The expected output is an exact copy of each line from the line with "Persona limpiando la" through the end of the data below, with no pictures in it.

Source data
============
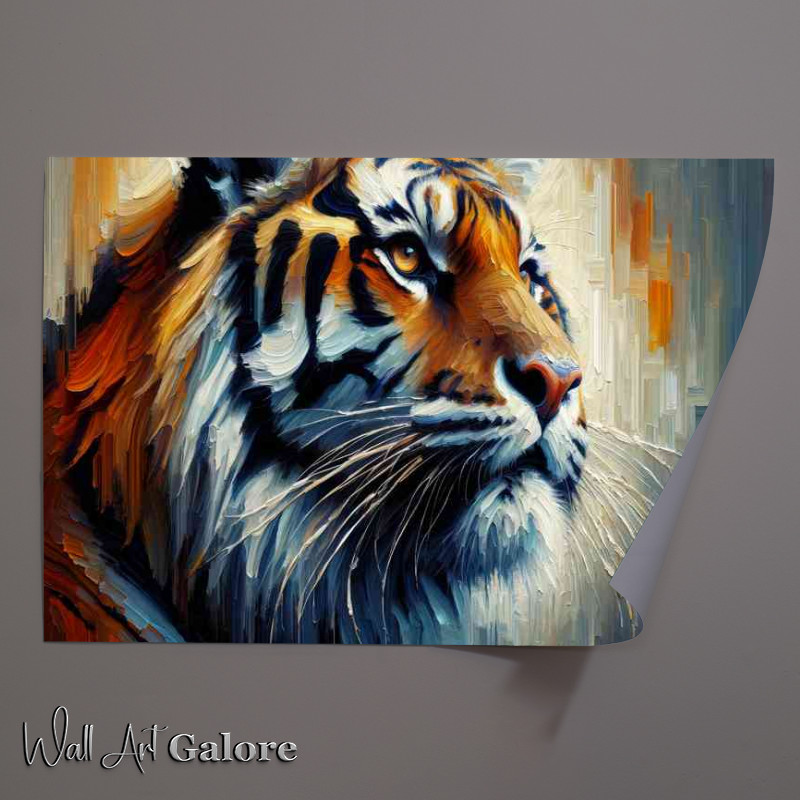 Buy Unframed Poster : (Tiger s face using a heavy palette knife technique)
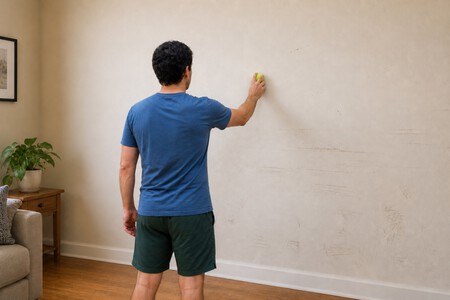 Persona limpiando la pared con una pelota de tenis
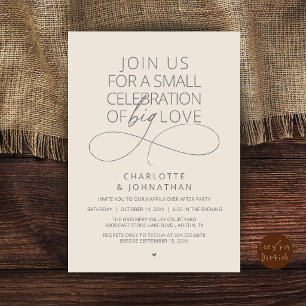 Small Celebration of Big Love, Elegant Minimalist Invitation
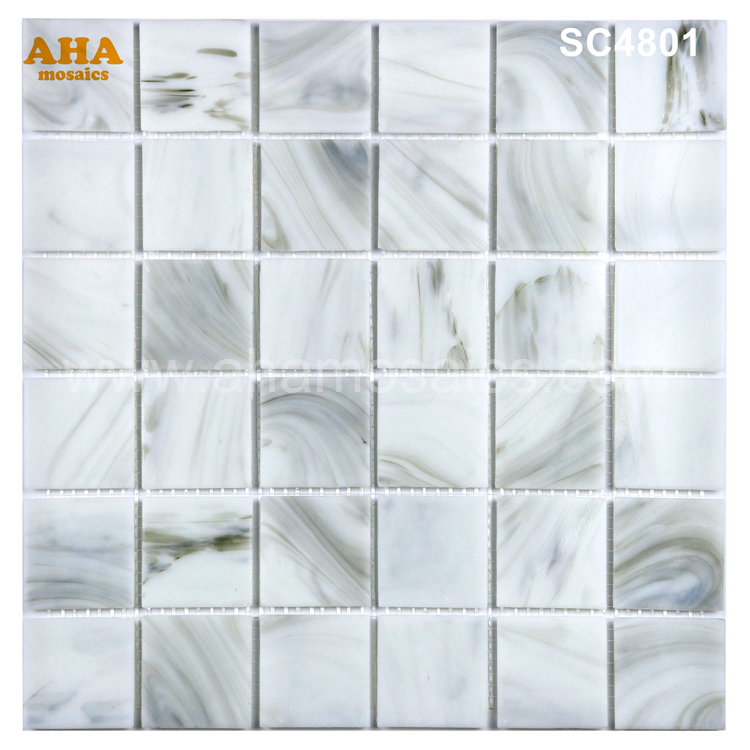 Carrara White Glass Mosaic Tile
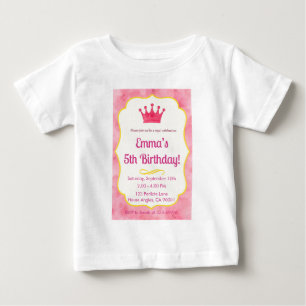Pink Crown Birthday Einladung Zazzlemade Magie Baby T-shirt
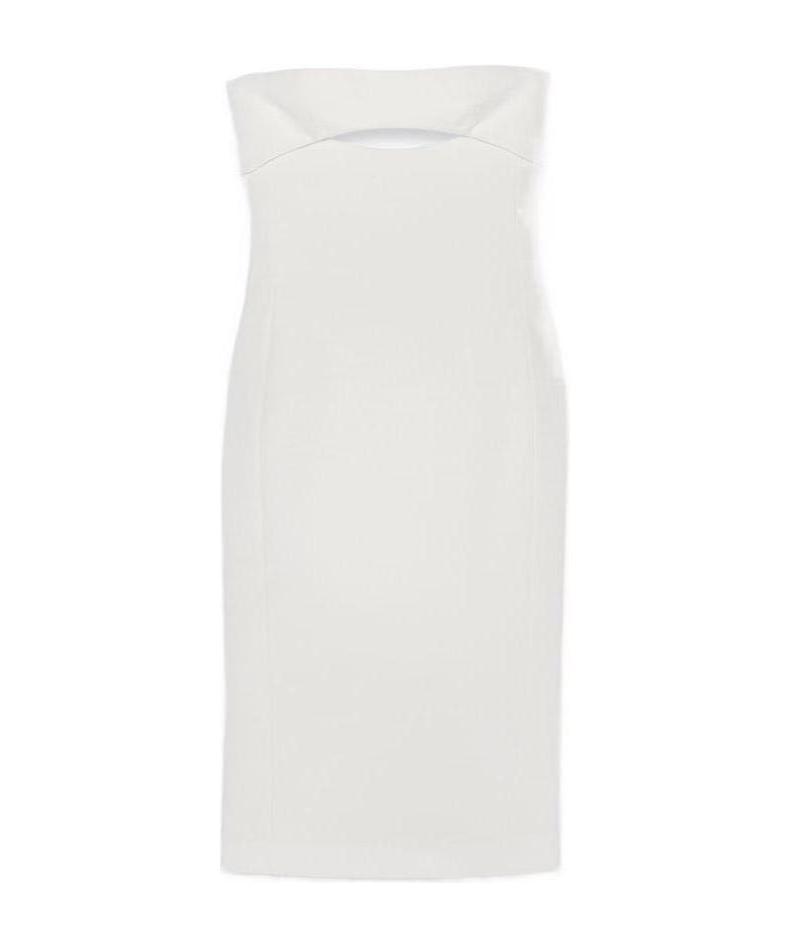 Saint Laurent Viscose Bustier Midi Dress In White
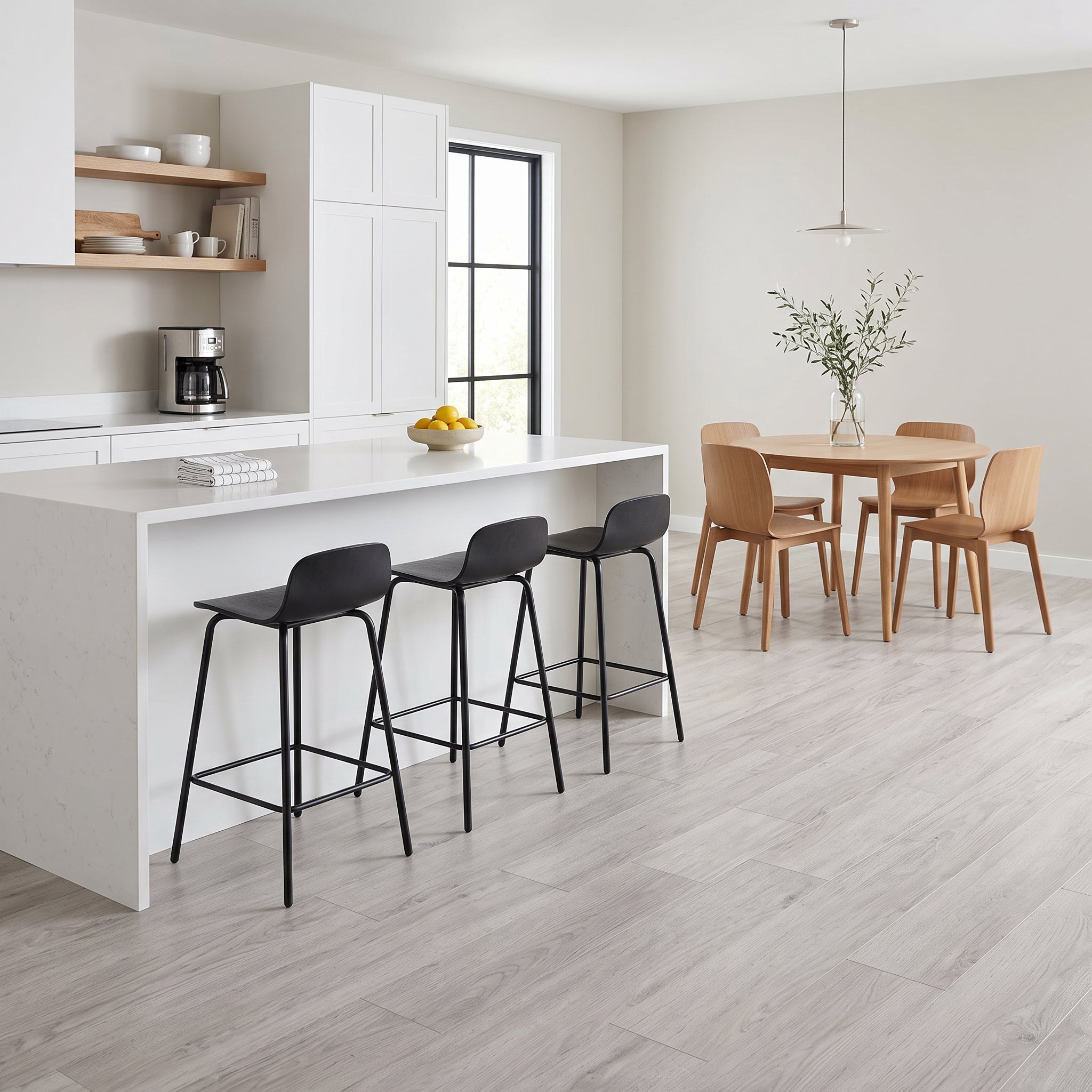 Biscuit 6mm SPC Click Plank Flooring with Underpad | 7" x 54"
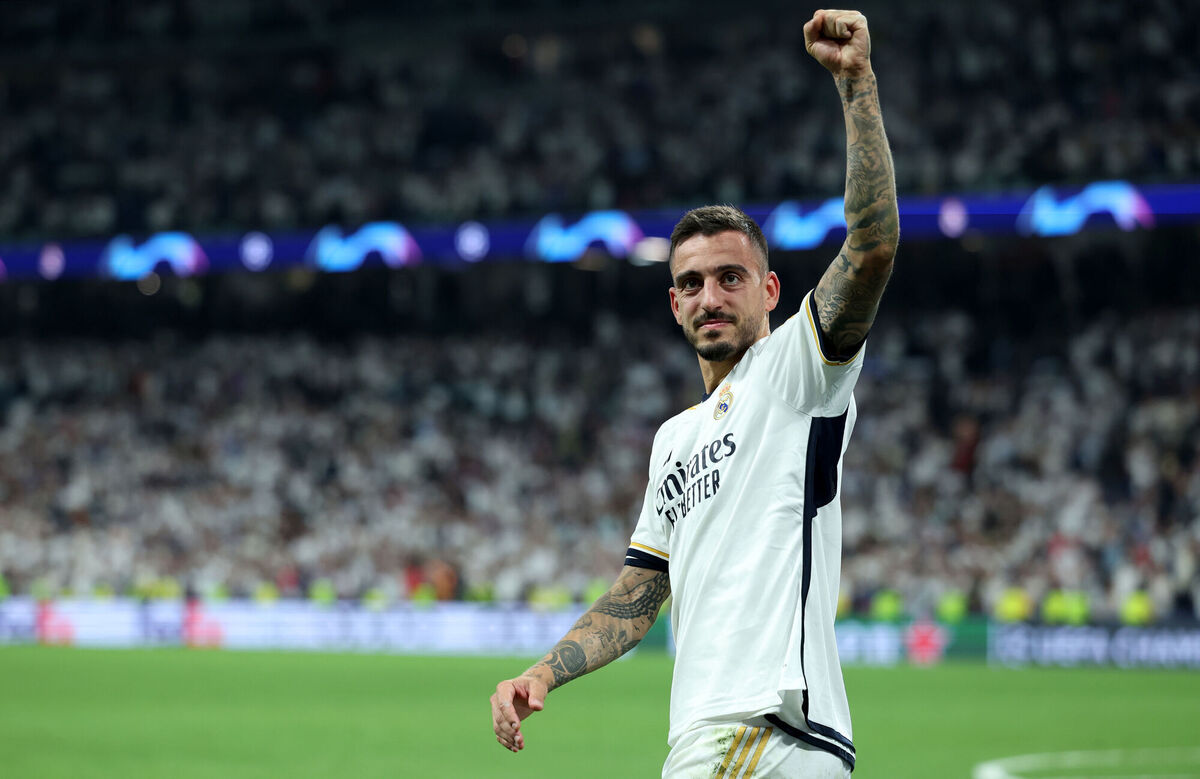 
                        HERO: Joselu turns to the fans after scoring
============
=== SOLUTION ===
 Persona limpiando la pared con una pelota de tenis
 Small Celebration of Big Love, Elegant Minimalist Invitation
 Carrara White Glass Mosaic Tile
Pink Crown Birthday Einladung Zazzlemade Magie Baby T-shirt
 Saint Laurent Viscose Bustier Midi Dress In White
 Biscuit 6mm SPC Click Plank Flooring with Underpad | 7" x 54"
                        HERO: Joselu turns to the fans after scoring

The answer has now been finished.